World, Science-Technology, Africa, Environment

Make polluters pay, trends in Africa

Across African cities, people join campaign urging governments to fix companies and their executives for pollution

Rodrigue Forku  | 21.09.2020 - Update : 21.09.2020
Make polluters pay, trends in Africa

YAOUNDE, Cameroon/ANKARA

Many civil society groups in Africa have joined their global counterparts demanding that governments should put costs on polluting industries, responsible for damaging the environment as well as the health of people. 

Like several cities in the world #Makethempay, the hashtag was trending in social media in Nairobi, Accra, Abuja, Yaounde, and several other cities, with people asking the government to penalize big polluters.

Launched on Sept. 15, the #Makethempay campaign is demanding a liability roadmap, to outline guidelines so that governments can hold polluting industries liable for the impact of their activities causing environmental degradation and climate change.

The campaign further calls on the government to fix responsibilities on top executives of polluting industries.

“With these clear guidelines the day of justice may be nearer now,” Director of Advocacy at the African Center for Advocacy (ACA), Younoussa Abbosouka told Anadolu Agency via a video link.

He said his organization joined the campaign after witnessing how the oil industries have deprived communities from their land, polluted their water resources, and left them at the mercy of poverty and disease.

''With the liability road map, polluters will not only be held responsible for the damage they cause, but they will also pay. The time of interference and impunity is over,'' he added.

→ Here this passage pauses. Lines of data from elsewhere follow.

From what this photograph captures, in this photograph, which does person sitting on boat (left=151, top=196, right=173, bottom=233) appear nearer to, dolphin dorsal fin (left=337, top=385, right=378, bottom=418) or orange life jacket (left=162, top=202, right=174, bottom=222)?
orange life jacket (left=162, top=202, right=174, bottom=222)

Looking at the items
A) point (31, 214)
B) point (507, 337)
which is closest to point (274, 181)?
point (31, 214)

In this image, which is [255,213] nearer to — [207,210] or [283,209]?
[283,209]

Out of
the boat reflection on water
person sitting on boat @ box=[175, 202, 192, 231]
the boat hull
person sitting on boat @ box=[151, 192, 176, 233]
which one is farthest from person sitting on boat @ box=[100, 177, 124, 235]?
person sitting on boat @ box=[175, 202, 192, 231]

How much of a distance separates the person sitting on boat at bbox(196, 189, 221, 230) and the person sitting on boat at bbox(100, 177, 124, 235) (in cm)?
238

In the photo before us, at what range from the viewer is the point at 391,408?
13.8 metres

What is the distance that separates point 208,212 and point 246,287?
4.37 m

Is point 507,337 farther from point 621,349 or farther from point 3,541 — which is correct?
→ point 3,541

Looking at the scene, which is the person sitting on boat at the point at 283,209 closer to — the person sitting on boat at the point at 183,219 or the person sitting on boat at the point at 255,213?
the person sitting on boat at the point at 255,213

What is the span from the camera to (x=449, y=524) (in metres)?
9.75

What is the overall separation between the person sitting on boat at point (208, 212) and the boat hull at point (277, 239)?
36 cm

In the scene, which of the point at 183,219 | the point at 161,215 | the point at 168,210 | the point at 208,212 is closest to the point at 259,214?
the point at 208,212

According to Akinbode Oluwafemi, executive director of an NGO called Corporate Accountability and Public Participation Africa, the launch of the liability roadmap is an opportunity for African governments to hold polluting industries accountable.

For decades, big polluters like Exxon, Shell, and others have spent billions of dollars denying the climate crisis, and pushing false solutions at every level, claims the website makebigpolluterspay.org.

At the 2019 Climate Summit in New York, the activists had demanded to incorporate rules to make polluters pay.

At another 2019 UN Climate Change Conference, also known as COP25, held in Madrid, Spain, over 200,000 people from more than 63 countries including from Africa demanded the formulating rules to make big polluters pay. Earlier this year, the European Parliament held a hearing to investigate Exxon’s attempts to mislead the public. The Exxon Mobil Corporation is an American multinational oil and gas entity headquartered in Irving, Texas.

In Nigeria, many Niger Delta communities have explored the litigation option in confronting Shell and other oil multinationals for oil spills and other environmental infractions.